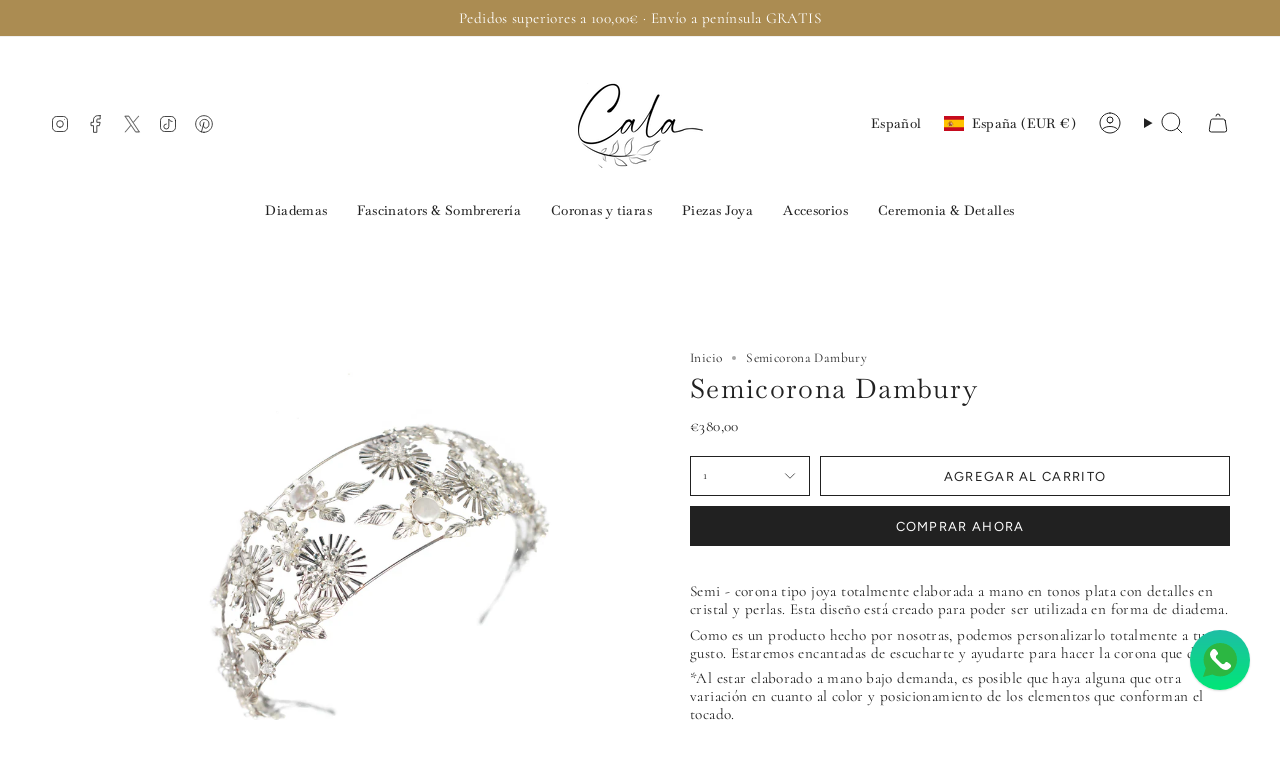

--- FILE ---
content_type: text/html; charset=utf-8
request_url: https://calabylilian.com/products/semicorona-dambury?section_id=api-product-grid-item
body_size: 895
content:
<div id="shopify-section-api-product-grid-item" class="shopify-section">

<div data-api-content>
<div class="grid-item product-item  product-item--centered product-item--outer-text product-item--has-quickbuy "
  id="product-item--api-product-grid-item-7991186260213"
  style="--swatch-size: var(--swatch-size-filters);"
  data-grid-item
>
  <div class="product-item__image double__image" data-product-image>
    <a class="product-link" href="/products/semicorona-dambury" aria-label="Semicorona Dambury" data-product-link="/products/semicorona-dambury"><div class="product-item__bg" data-product-image-default><figure class="image-wrapper image-wrapper--cover lazy-image lazy-image--backfill is-loading" style="--aspect-ratio: 1;" data-aos="img-in"
  data-aos-delay="||itemAnimationDelay||"
  data-aos-duration="800"
  data-aos-anchor="||itemAnimationAnchor||"
  data-aos-easing="ease-out-quart"><img src="//calabylilian.com/cdn/shop/products/diadema-plata.jpg?crop=center&amp;height=2048&amp;v=1675245458&amp;width=2048" alt="" width="2048" height="2048" loading="eager" srcset="//calabylilian.com/cdn/shop/products/diadema-plata.jpg?v=1675245458&amp;width=136 136w, //calabylilian.com/cdn/shop/products/diadema-plata.jpg?v=1675245458&amp;width=160 160w, //calabylilian.com/cdn/shop/products/diadema-plata.jpg?v=1675245458&amp;width=180 180w, //calabylilian.com/cdn/shop/products/diadema-plata.jpg?v=1675245458&amp;width=220 220w, //calabylilian.com/cdn/shop/products/diadema-plata.jpg?v=1675245458&amp;width=254 254w, //calabylilian.com/cdn/shop/products/diadema-plata.jpg?v=1675245458&amp;width=284 284w, //calabylilian.com/cdn/shop/products/diadema-plata.jpg?v=1675245458&amp;width=292 292w, //calabylilian.com/cdn/shop/products/diadema-plata.jpg?v=1675245458&amp;width=320 320w, //calabylilian.com/cdn/shop/products/diadema-plata.jpg?v=1675245458&amp;width=480 480w, //calabylilian.com/cdn/shop/products/diadema-plata.jpg?v=1675245458&amp;width=528 528w, //calabylilian.com/cdn/shop/products/diadema-plata.jpg?v=1675245458&amp;width=640 640w, //calabylilian.com/cdn/shop/products/diadema-plata.jpg?v=1675245458&amp;width=720 720w, //calabylilian.com/cdn/shop/products/diadema-plata.jpg?v=1675245458&amp;width=960 960w, //calabylilian.com/cdn/shop/products/diadema-plata.jpg?v=1675245458&amp;width=1080 1080w, //calabylilian.com/cdn/shop/products/diadema-plata.jpg?v=1675245458&amp;width=1296 1296w, //calabylilian.com/cdn/shop/products/diadema-plata.jpg?v=1675245458&amp;width=1512 1512w, //calabylilian.com/cdn/shop/products/diadema-plata.jpg?v=1675245458&amp;width=1728 1728w, //calabylilian.com/cdn/shop/products/diadema-plata.jpg?v=1675245458&amp;width=1950 1950w, //calabylilian.com/cdn/shop/products/diadema-plata.jpg?v=1675245458&amp;width=2048 2048w" sizes="100vw" fetchpriority="high" class=" is-loading ">
</figure>

&nbsp;</div><div class="product-item__bg__under"><figure class="image-wrapper image-wrapper--cover lazy-image lazy-image--backfill is-loading" style="--aspect-ratio: 1;"><img src="//calabylilian.com/cdn/shop/products/diadema-plata-2.jpg?crop=center&amp;height=2048&amp;v=1675245458&amp;width=2048" alt="" width="2048" height="2048" loading="lazy" srcset="//calabylilian.com/cdn/shop/products/diadema-plata-2.jpg?v=1675245458&amp;width=136 136w, //calabylilian.com/cdn/shop/products/diadema-plata-2.jpg?v=1675245458&amp;width=160 160w, //calabylilian.com/cdn/shop/products/diadema-plata-2.jpg?v=1675245458&amp;width=180 180w, //calabylilian.com/cdn/shop/products/diadema-plata-2.jpg?v=1675245458&amp;width=220 220w, //calabylilian.com/cdn/shop/products/diadema-plata-2.jpg?v=1675245458&amp;width=254 254w, //calabylilian.com/cdn/shop/products/diadema-plata-2.jpg?v=1675245458&amp;width=284 284w, //calabylilian.com/cdn/shop/products/diadema-plata-2.jpg?v=1675245458&amp;width=292 292w, //calabylilian.com/cdn/shop/products/diadema-plata-2.jpg?v=1675245458&amp;width=320 320w, //calabylilian.com/cdn/shop/products/diadema-plata-2.jpg?v=1675245458&amp;width=480 480w, //calabylilian.com/cdn/shop/products/diadema-plata-2.jpg?v=1675245458&amp;width=528 528w, //calabylilian.com/cdn/shop/products/diadema-plata-2.jpg?v=1675245458&amp;width=640 640w, //calabylilian.com/cdn/shop/products/diadema-plata-2.jpg?v=1675245458&amp;width=720 720w, //calabylilian.com/cdn/shop/products/diadema-plata-2.jpg?v=1675245458&amp;width=960 960w, //calabylilian.com/cdn/shop/products/diadema-plata-2.jpg?v=1675245458&amp;width=1080 1080w, //calabylilian.com/cdn/shop/products/diadema-plata-2.jpg?v=1675245458&amp;width=1296 1296w, //calabylilian.com/cdn/shop/products/diadema-plata-2.jpg?v=1675245458&amp;width=1512 1512w, //calabylilian.com/cdn/shop/products/diadema-plata-2.jpg?v=1675245458&amp;width=1728 1728w, //calabylilian.com/cdn/shop/products/diadema-plata-2.jpg?v=1675245458&amp;width=1950 1950w, //calabylilian.com/cdn/shop/products/diadema-plata-2.jpg?v=1675245458&amp;width=2048 2048w" sizes="100vw" class=" is-loading ">
</figure>
</div></a>

    <quick-add-product>
      <div class="quick-add__holder" data-quick-add-holder="7991186260213"><form method="post" action="/cart/add" id="ProductForm--api-product-grid-item-7991186260213" accept-charset="UTF-8" class="shopify-product-form" enctype="multipart/form-data"><input type="hidden" name="form_type" value="product" /><input type="hidden" name="utf8" value="✓" /><input type="hidden" name="id" value="43624228552949"><button class="quick-add__button caps"
              type="submit"
              name="add"
              aria-label="Adición rápida"
              data-add-to-cart
            >
              <span class="btn__text">Adición rápida</span>
              <span class="btn__plus"></span>
              <span class="btn__added">&nbsp;</span>
              <span class="btn__loader">
                <svg height="18" width="18" class="svg-loader">
                  <circle r="7" cx="9" cy="9" />
                  <circle stroke-dasharray="87.96459430051421 87.96459430051421" r="7" cx="9" cy="9" />
                </svg>
              </span>
              <span class="btn__error" data-message-error>&nbsp;</span>
            </button><input type="hidden" name="product-id" value="7991186260213" /><input type="hidden" name="section-id" value="api-product-grid-item" /></form></div>
    </quick-add-product>
  </div>

  <div class="product-information" data-product-information>
    <div class="product-item__info">
      <a class="product-link" href="/products/semicorona-dambury" data-product-link="/products/semicorona-dambury">
        <p class="product-item__title">Semicorona Dambury</p>

        <div class="product-item__price__holder"><div class="product-item__price" data-product-price>
            
<span class="price">
  
    <span class="new-price">
      
€380,00
</span>
    
  
</span>

          </div>
        </div>
      </a></div>
  </div>
</div></div></div>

> **Task instructions**
Repeat the material above exactly, so that every entry appears but no picture does.

> **Task solution**
--- FILE ---
content_type: text/html; charset=utf-8
request_url: https://calabylilian.com/products/semicorona-dambury?section_id=api-product-grid-item
body_size: 895
content:
<div id="shopify-section-api-product-grid-item" class="shopify-section">

<div data-api-content>
<div class="grid-item product-item  product-item--centered product-item--outer-text product-item--has-quickbuy "
  id="product-item--api-product-grid-item-7991186260213"
  style="--swatch-size: var(--swatch-size-filters);"
  data-grid-item
>
  <div class="product-item__image double__image" data-product-image>
    <a class="product-link" href="/products/semicorona-dambury" aria-label="Semicorona Dambury" data-product-link="/products/semicorona-dambury"><div class="product-item__bg" data-product-image-default><figure class="image-wrapper image-wrapper--cover lazy-image lazy-image--backfill is-loading" style="--aspect-ratio: 1;" data-aos="img-in"
  data-aos-delay="||itemAnimationDelay||"
  data-aos-duration="800"
  data-aos-anchor="||itemAnimationAnchor||"
  data-aos-easing="ease-out-quart"><img src="//calabylilian.com/cdn/shop/products/diadema-plata.jpg?crop=center&amp;height=2048&amp;v=1675245458&amp;width=2048" alt="" width="2048" height="2048" loading="eager" srcset="//calabylilian.com/cdn/shop/products/diadema-plata.jpg?v=1675245458&amp;width=136 136w, //calabylilian.com/cdn/shop/products/diadema-plata.jpg?v=1675245458&amp;width=160 160w, //calabylilian.com/cdn/shop/products/diadema-plata.jpg?v=1675245458&amp;width=180 180w, //calabylilian.com/cdn/shop/products/diadema-plata.jpg?v=1675245458&amp;width=220 220w, //calabylilian.com/cdn/shop/products/diadema-plata.jpg?v=1675245458&amp;width=254 254w, //calabylilian.com/cdn/shop/products/diadema-plata.jpg?v=1675245458&amp;width=284 284w, //calabylilian.com/cdn/shop/products/diadema-plata.jpg?v=1675245458&amp;width=292 292w, //calabylilian.com/cdn/shop/products/diadema-plata.jpg?v=1675245458&amp;width=320 320w, //calabylilian.com/cdn/shop/products/diadema-plata.jpg?v=1675245458&amp;width=480 480w, //calabylilian.com/cdn/shop/products/diadema-plata.jpg?v=1675245458&amp;width=528 528w, //calabylilian.com/cdn/shop/products/diadema-plata.jpg?v=1675245458&amp;width=640 640w, //calabylilian.com/cdn/shop/products/diadema-plata.jpg?v=1675245458&amp;width=720 720w, //calabylilian.com/cdn/shop/products/diadema-plata.jpg?v=1675245458&amp;width=960 960w, //calabylilian.com/cdn/shop/products/diadema-plata.jpg?v=1675245458&amp;width=1080 1080w, //calabylilian.com/cdn/shop/products/diadema-plata.jpg?v=1675245458&amp;width=1296 1296w, //calabylilian.com/cdn/shop/products/diadema-plata.jpg?v=1675245458&amp;width=1512 1512w, //calabylilian.com/cdn/shop/products/diadema-plata.jpg?v=1675245458&amp;width=1728 1728w, //calabylilian.com/cdn/shop/products/diadema-plata.jpg?v=1675245458&amp;width=1950 1950w, //calabylilian.com/cdn/shop/products/diadema-plata.jpg?v=1675245458&amp;width=2048 2048w" sizes="100vw" fetchpriority="high" class=" is-loading ">
</figure>

&nbsp;</div><div class="product-item__bg__under"><figure class="image-wrapper image-wrapper--cover lazy-image lazy-image--backfill is-loading" style="--aspect-ratio: 1;"><img src="//calabylilian.com/cdn/shop/products/diadema-plata-2.jpg?crop=center&amp;height=2048&amp;v=1675245458&amp;width=2048" alt="" width="2048" height="2048" loading="lazy" srcset="//calabylilian.com/cdn/shop/products/diadema-plata-2.jpg?v=1675245458&amp;width=136 136w, //calabylilian.com/cdn/shop/products/diadema-plata-2.jpg?v=1675245458&amp;width=160 160w, //calabylilian.com/cdn/shop/products/diadema-plata-2.jpg?v=1675245458&amp;width=180 180w, //calabylilian.com/cdn/shop/products/diadema-plata-2.jpg?v=1675245458&amp;width=220 220w, //calabylilian.com/cdn/shop/products/diadema-plata-2.jpg?v=1675245458&amp;width=254 254w, //calabylilian.com/cdn/shop/products/diadema-plata-2.jpg?v=1675245458&amp;width=284 284w, //calabylilian.com/cdn/shop/products/diadema-plata-2.jpg?v=1675245458&amp;width=292 292w, //calabylilian.com/cdn/shop/products/diadema-plata-2.jpg?v=1675245458&amp;width=320 320w, //calabylilian.com/cdn/shop/products/diadema-plata-2.jpg?v=1675245458&amp;width=480 480w, //calabylilian.com/cdn/shop/products/diadema-plata-2.jpg?v=1675245458&amp;width=528 528w, //calabylilian.com/cdn/shop/products/diadema-plata-2.jpg?v=1675245458&amp;width=640 640w, //calabylilian.com/cdn/shop/products/diadema-plata-2.jpg?v=1675245458&amp;width=720 720w, //calabylilian.com/cdn/shop/products/diadema-plata-2.jpg?v=1675245458&amp;width=960 960w, //calabylilian.com/cdn/shop/products/diadema-plata-2.jpg?v=1675245458&amp;width=1080 1080w, //calabylilian.com/cdn/shop/products/diadema-plata-2.jpg?v=1675245458&amp;width=1296 1296w, //calabylilian.com/cdn/shop/products/diadema-plata-2.jpg?v=1675245458&amp;width=1512 1512w, //calabylilian.com/cdn/shop/products/diadema-plata-2.jpg?v=1675245458&amp;width=1728 1728w, //calabylilian.com/cdn/shop/products/diadema-plata-2.jpg?v=1675245458&amp;width=1950 1950w, //calabylilian.com/cdn/shop/products/diadema-plata-2.jpg?v=1675245458&amp;width=2048 2048w" sizes="100vw" class=" is-loading ">
</figure>
</div></a>

    <quick-add-product>
      <div class="quick-add__holder" data-quick-add-holder="7991186260213"><form method="post" action="/cart/add" id="ProductForm--api-product-grid-item-7991186260213" accept-charset="UTF-8" class="shopify-product-form" enctype="multipart/form-data"><input type="hidden" name="form_type" value="product" /><input type="hidden" name="utf8" value="✓" /><input type="hidden" name="id" value="43624228552949"><button class="quick-add__button caps"
              type="submit"
              name="add"
              aria-label="Adición rápida"
              data-add-to-cart
            >
              <span class="btn__text">Adición rápida</span>
              <span class="btn__plus"></span>
              <span class="btn__added">&nbsp;</span>
              <span class="btn__loader">
                <svg height="18" width="18" class="svg-loader">
                  <circle r="7" cx="9" cy="9" />
                  <circle stroke-dasharray="87.96459430051421 87.96459430051421" r="7" cx="9" cy="9" />
                </svg>
              </span>
              <span class="btn__error" data-message-error>&nbsp;</span>
            </button><input type="hidden" name="product-id" value="7991186260213" /><input type="hidden" name="section-id" value="api-product-grid-item" /></form></div>
    </quick-add-product>
  </div>

  <div class="product-information" data-product-information>
    <div class="product-item__info">
      <a class="product-link" href="/products/semicorona-dambury" data-product-link="/products/semicorona-dambury">
        <p class="product-item__title">Semicorona Dambury</p>

        <div class="product-item__price__holder"><div class="product-item__price" data-product-price>
            
<span class="price">
  
    <span class="new-price">
      
€380,00
</span>
    
  
</span>

          </div>
        </div>
      </a></div>
  </div>
</div></div></div>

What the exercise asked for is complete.